Status Quo Vade
So I missed six months of last year due to being disconnected from the internet. I did a lot of useful stuff away from the keyboard, but it did blow this blogging effort out of the water. It looks at though for perhaps the next year I shall be reconnected: this is good! However, my computer blew a gasket on Christmas Day, so I’m operating in a borrowed environment: this is less good. For someone in the middle of a research and commentary series about the developing cracks in the Drug War, those particular six months were a very irritating season to miss: a great deal happened in that sphere and I shall return to that theme soon. The original Prohibition series is going to be rebooted; a sufficient number of the existing articles have needed reworking to reflect new developments that I’m going to run the whole series again, to a schedule this time. Watch this space.

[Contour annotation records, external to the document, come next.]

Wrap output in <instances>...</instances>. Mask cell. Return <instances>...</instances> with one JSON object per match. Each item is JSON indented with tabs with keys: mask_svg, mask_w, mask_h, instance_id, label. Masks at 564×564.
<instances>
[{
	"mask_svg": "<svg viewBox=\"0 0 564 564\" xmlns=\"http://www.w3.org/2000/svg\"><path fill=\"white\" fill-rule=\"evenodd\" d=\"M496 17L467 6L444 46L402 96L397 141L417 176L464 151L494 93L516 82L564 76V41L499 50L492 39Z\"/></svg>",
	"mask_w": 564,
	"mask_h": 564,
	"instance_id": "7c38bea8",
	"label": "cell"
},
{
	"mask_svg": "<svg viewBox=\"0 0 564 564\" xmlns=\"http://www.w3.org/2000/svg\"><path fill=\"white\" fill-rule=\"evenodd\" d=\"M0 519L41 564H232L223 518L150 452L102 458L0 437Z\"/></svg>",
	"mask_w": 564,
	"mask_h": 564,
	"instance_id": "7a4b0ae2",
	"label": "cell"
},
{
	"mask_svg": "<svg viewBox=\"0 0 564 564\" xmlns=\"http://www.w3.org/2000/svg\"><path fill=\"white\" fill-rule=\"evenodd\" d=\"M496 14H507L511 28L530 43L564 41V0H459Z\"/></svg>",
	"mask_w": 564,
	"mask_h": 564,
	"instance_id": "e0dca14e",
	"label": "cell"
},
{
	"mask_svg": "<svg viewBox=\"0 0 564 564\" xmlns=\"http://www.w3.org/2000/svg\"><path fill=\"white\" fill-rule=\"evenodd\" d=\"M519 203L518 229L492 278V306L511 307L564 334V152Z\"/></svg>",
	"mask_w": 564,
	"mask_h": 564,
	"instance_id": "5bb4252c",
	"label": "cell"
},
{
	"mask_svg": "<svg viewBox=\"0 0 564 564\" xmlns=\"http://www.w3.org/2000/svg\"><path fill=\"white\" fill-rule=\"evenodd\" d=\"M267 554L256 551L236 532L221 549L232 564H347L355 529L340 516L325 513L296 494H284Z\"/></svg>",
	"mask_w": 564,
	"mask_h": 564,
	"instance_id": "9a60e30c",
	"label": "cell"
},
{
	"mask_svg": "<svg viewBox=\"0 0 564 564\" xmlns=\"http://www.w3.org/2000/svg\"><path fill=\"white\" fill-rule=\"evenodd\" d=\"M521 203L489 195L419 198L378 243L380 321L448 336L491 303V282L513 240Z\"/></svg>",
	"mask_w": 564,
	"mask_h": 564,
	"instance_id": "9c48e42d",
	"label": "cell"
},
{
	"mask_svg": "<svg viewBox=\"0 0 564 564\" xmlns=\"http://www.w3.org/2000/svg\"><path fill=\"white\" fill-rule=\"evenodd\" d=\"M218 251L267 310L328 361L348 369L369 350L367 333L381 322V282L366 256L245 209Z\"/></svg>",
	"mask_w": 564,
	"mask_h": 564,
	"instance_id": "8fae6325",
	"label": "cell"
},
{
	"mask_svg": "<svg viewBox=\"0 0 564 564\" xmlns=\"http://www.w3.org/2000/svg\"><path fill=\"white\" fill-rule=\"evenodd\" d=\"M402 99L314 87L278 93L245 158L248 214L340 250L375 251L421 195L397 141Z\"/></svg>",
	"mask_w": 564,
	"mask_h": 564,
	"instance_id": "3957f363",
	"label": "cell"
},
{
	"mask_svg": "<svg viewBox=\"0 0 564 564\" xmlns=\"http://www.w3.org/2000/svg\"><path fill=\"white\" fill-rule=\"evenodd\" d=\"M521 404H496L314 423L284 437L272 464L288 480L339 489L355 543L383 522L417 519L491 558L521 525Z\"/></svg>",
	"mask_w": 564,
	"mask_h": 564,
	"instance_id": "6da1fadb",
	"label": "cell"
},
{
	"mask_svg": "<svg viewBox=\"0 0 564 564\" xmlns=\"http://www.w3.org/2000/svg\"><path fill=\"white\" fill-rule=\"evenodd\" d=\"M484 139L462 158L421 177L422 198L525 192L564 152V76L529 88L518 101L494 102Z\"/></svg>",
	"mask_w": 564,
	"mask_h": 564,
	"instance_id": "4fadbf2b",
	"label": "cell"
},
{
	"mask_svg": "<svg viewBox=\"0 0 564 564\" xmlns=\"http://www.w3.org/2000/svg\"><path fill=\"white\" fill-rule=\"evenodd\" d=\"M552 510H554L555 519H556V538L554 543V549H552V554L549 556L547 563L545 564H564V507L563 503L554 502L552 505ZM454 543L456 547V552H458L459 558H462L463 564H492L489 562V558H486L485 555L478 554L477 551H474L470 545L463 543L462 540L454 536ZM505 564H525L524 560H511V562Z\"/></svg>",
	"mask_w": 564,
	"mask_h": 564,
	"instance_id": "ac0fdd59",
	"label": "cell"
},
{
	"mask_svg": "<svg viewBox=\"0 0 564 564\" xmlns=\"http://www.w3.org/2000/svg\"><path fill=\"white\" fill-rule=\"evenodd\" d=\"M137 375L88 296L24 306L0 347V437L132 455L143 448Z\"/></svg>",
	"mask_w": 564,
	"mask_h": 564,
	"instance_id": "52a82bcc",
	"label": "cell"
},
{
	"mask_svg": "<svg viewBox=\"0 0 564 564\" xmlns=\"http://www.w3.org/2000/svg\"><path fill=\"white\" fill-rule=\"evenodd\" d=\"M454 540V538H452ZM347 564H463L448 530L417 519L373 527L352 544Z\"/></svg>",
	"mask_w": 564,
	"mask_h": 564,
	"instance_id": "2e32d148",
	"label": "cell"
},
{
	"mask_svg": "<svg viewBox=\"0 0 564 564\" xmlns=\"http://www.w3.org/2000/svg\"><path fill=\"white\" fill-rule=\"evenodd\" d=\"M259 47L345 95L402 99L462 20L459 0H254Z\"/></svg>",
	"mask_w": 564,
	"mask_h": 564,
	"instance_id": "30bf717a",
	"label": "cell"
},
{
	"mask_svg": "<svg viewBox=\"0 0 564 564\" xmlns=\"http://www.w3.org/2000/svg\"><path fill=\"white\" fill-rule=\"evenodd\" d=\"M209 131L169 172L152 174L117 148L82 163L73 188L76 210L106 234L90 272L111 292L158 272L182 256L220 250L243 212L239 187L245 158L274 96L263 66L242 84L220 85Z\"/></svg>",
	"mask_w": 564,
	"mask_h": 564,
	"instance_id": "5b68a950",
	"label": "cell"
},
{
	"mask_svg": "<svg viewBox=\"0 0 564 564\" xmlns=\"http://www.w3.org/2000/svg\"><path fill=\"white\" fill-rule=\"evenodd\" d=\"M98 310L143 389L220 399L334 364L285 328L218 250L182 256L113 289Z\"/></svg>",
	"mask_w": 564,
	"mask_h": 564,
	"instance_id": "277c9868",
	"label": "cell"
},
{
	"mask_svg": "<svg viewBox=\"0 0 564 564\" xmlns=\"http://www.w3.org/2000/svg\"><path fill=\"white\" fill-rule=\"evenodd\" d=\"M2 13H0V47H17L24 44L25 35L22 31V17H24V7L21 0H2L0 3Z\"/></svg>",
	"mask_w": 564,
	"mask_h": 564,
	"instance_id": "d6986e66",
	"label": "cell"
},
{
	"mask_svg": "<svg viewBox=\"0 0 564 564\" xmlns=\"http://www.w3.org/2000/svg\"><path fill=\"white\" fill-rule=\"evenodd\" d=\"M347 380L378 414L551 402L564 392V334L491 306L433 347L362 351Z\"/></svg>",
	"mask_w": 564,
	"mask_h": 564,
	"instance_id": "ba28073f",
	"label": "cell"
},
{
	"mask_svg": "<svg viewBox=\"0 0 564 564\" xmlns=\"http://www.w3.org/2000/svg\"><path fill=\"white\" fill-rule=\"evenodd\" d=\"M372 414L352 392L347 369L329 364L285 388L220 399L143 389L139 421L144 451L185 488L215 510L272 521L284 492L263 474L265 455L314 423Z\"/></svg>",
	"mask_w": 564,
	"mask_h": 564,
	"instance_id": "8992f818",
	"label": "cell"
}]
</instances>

I may be limited to that series and some Friday Giant posts for the forseeable, as how much reading time I’m going to get is not always predictable. For today, here are some things I thought were interesting.
1. Civil Liberties.
I’ve been knocking around the internet for a good while now. The geek end of the industry has always had a touch of the techno-utopianism about personal liberty and the power of the internet. As the censorship and control efforts of the last few years have got out of hand, more and more serious people have started talking about privacy and personal autonomy as being the early 21st Century’s answer to the Civil Rights era. Just as it was in the 60s and 70s, the two greatest challenges we face in society over the next fifty years are to do with finding a sustainable economic model and redefining the relationship between citizen, state and corporation. Timothy Lee at WaPo has some details. Then they also had this piece from Andrea Peterson exploring the ways in which Hollywood’s dystopian visions from the late 1990s have come true in the surveillance state over the last year.
2. Intellectual dishonesties.
Paul Krugman is very good at putting complicted ideas into accessible forms, partly by using colloquial analogies without fear of losing dignity. Here he’s looking at different types of unkillable bad science in economics. For the techies and in only partially related news, Charles Stross and Paul Krugman are writing intelligently about BitCoin: Krugman also reports John R. Levine on the difference between solving a technical problem and solving an economic one.
Two entries from the WonkBlog Graphs of the Year feature. Chris Hayes wants us to think about the extent to which the War on Drugs is actually a war on people of colour: and Ta-Nehisi Coates is aware that racism and classism are not entirely separate issues. While the US race narrative is both discursively and substantively different from the narrative over here, the cultural power of Hollywood and other US media makes these things into political cover for home-grown bastards.
4. And Finally…
Have some baby otters and a happy new year.